What is everything doing?

  1. Linux machine generate host logs through Auditbeat and sends them through network to Logstash Host.
  2. Linux machine generate network logs through Zeek and sends them through network to Logstash Host.
  3. Logstash host listens to and receive logs through network, process it and creates folders locally in Hive partition format. A cool upgrade here would be to have logstash sending these logs to S3, but since we want it to be cheap, local storage is used insted.
  4. Logs are stored locally in the Logstash host.
  5. Jupyter notebooks are used to transform and analyze the generated data using Pyspark as it's core Engine.

Data Sources

  • Auditbeat: Host Logs
  • Zeek: Network Logs

Data Model Choice

Logs are a different scenario regarding data modelling. For most use cases, no transformation in the raw data is ever needed, since any transformation usually happens at read time, depending on the given analysis that will take place. Because of that, the final data model is the same as the format that the utilized tools (auditbeat and zeek) generate.

Addressing Other Scenarios

The data was increased by 100x

This scenario is easy to manage while using Spark, which is a big data tool. In this case, the easiest way to deal with the scenario is to horizontally escalate the Spark Cluster that works with the data.

The pipelines would be run on a daily basis by 7am

Apache Airflow could be used as the scheduler to run the specific tasks as notebooks or python scripts.

The database needed to be accessed by 100+ people

Apache spark is a tool that work well with large data, but to address the large number of users, a tool that can manage the user and access part of Spark is Databricks (althought it's a paid tool).

Data dictionary

You can find the detail of what is every field in both datasets in the file Data Dictionary.md.

How to use this project

This projects utilizes pyspark do run all the transformation and analysis. To make it easier and more immutable the process of having the environment to work with spark, I've also built this container to have all the programs needed without need to configure it.

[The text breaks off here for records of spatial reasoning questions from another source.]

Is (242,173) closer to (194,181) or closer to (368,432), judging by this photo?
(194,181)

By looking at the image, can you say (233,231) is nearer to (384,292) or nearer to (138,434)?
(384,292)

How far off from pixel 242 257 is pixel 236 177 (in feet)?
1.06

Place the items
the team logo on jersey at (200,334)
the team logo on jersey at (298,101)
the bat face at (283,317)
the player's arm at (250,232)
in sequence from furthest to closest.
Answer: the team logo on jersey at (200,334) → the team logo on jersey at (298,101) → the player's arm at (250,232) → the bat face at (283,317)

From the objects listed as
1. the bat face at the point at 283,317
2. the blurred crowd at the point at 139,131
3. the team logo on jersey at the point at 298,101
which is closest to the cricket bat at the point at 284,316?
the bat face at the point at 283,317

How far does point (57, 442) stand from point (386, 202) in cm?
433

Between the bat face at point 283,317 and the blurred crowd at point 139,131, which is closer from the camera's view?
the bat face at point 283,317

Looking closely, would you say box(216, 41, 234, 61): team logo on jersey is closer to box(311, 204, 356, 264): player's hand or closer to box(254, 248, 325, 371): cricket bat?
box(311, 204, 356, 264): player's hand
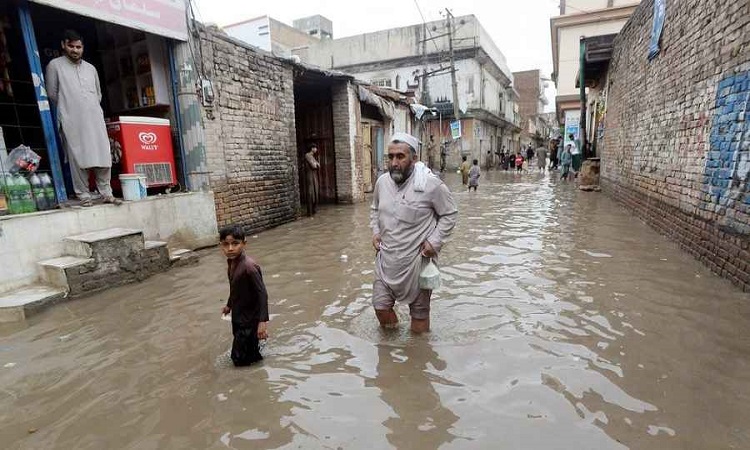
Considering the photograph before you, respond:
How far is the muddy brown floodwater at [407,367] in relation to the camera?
236 cm

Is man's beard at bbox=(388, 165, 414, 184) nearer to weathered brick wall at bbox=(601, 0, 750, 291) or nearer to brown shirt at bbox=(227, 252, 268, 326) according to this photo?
brown shirt at bbox=(227, 252, 268, 326)

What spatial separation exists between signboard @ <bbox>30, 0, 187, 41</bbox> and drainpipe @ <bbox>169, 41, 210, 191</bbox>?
324 mm

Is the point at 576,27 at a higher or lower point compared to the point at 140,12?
higher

To use this container, run as follows (supposing you already have docker on your machine):

PROJECT_PATH="<ABSOLUTE_PROJECT_PATH>"

docker pull ajesus37/pyspark-docker

docker run --rm -it -p 8888:8888 -v $PROJECT_PATH:/home/user/udacity_project ajesus37/pyspark-docker bash

cd /home/user/udacity_project

python3 ETL.py

pyspark

The above commands should do the following:

  1. Download the pyspark-docker image locally;
  2. Execute the container image sharing the project path and the container;
  3. Decompress the raw dataset inside the project folder;
  4. Start JupyterLabs with pyspark backend already working;

After that, get the url with 127.0.0.1 in it from the terminal output and paste it in your browser. Now you just need to navigate through files and execute the notebooks as wished.

Log Analysis Scenario

To show what can be done using these 2 datasets together, the notebook Log Analysis Scenario.ipynb shows an investigation of a malicious website accessed by a given host in the network, and it uses the network and host logs to determine what software called the malicious website.